(106c) Sil-3, Sil-2, and Unicorns (There Is a High Probability Your SIL 2 and SIL 3 SIFs Have No Better Performance Than SIL 1)

Safety Instrumented System (SIS) standards improved the definition of interlocks and introduced requirements for improved management systems to enforce independence from other Independent Protection Layers (IPLs). SIS standards require verification that the performance of each Safety Instrumented Function (SIF) will be met during its lifetime; where the performance criteria is documented as the target Safety Integrity Level (SIL) or risk reduction factor for the SIF. The SIL is in turn tied to specific values of probability of failure on demand (PFD).
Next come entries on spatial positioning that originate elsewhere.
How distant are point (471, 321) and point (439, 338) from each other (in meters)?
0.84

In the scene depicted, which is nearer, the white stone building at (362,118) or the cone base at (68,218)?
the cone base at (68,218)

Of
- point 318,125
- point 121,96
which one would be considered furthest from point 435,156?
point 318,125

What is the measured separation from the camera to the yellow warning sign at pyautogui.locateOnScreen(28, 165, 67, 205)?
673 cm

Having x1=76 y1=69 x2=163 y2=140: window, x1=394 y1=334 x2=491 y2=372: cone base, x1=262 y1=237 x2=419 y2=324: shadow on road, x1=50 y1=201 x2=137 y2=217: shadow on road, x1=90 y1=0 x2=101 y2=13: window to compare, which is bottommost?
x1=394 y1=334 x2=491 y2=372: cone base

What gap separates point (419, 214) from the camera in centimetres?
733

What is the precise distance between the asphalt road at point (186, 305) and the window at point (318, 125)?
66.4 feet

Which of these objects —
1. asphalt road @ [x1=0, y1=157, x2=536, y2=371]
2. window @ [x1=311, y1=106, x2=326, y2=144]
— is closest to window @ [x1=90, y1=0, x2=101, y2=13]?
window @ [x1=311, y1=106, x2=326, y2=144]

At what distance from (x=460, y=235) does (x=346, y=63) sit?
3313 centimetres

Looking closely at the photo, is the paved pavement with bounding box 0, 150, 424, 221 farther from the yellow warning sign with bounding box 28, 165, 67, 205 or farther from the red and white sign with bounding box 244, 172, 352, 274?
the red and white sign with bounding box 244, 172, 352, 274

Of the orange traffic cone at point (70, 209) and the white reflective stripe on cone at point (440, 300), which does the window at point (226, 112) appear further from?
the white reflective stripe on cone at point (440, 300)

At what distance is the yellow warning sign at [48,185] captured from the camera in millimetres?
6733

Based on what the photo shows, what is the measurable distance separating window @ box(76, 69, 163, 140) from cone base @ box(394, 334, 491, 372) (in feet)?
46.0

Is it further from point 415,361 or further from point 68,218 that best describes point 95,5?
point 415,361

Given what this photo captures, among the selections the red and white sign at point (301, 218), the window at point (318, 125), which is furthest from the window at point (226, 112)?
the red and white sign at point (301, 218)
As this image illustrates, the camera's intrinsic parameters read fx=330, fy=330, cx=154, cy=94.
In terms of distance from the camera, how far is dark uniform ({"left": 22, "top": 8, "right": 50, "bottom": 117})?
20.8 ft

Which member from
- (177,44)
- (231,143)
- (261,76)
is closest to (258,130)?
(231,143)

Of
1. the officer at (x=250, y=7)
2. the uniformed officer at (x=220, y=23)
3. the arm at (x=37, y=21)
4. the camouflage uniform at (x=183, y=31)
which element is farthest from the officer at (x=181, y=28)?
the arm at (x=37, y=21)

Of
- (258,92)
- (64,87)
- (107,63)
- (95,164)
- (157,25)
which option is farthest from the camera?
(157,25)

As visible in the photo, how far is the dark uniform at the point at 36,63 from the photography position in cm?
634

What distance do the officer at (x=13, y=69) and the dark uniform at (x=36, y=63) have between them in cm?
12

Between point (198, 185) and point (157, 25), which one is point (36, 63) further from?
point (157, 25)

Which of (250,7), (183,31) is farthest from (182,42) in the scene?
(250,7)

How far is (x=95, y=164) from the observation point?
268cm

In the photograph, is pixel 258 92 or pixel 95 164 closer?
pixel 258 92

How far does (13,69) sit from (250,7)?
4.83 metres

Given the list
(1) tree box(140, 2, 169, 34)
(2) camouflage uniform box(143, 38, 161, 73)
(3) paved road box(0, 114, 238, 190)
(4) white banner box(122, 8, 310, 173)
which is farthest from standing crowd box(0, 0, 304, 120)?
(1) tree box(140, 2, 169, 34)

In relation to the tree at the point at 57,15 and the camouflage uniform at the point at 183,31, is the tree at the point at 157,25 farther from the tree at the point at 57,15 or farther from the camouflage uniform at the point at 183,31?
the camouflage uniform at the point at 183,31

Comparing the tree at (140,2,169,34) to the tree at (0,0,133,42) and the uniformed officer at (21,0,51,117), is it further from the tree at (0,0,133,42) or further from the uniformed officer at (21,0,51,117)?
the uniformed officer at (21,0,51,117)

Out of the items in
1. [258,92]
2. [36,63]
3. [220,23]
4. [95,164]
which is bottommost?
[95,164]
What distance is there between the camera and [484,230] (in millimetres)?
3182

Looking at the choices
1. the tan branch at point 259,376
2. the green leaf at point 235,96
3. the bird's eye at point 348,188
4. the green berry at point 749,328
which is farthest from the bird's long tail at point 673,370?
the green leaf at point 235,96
The current SIS standards and the TR (Technical Reports, from ISA) that explain how to do SIL Verification calculations do not include accounting for specific human error probabilities -- this is a major deficiency as even the probability of a single human error can be much larger than the target PFD of 0.001 for a SIL 3 and a little larger than the PFD 0f 0.01 for a SIL 2. While the SIL Verification methods outlined in the standards and technical reports like ANSI/ISA TR84.00.02 facilitate consistency for the component-only failure rates, as user companies seek to obtain greater risk reduction from their SIS to satisfy their corporate risk criteria, failure to adequately address potential systematic failures can lead to overly optimistic results and a misallocation of resources intended to reduce risk

This paper shows that specific human error during testing, calibration maintenance, and restoration of a SIF dominate the true PFD of the SIF, for SIL 2 and SIL 3 designs. Unless the human errors are accounted for and then compensated for, it is more likely to find a Unicorn than to actually get two or three orders of risk reduction from SIL 2 and SIL 3 SIFs.

Example methods for human error analysis related to a SIS are provided as well as some proven approaches for controlling human factors. It also discusses ways to prevent or else detect and recover from errors made in redundant channels (such as used in 1oo2, 1oo3, or 2oo3 voting).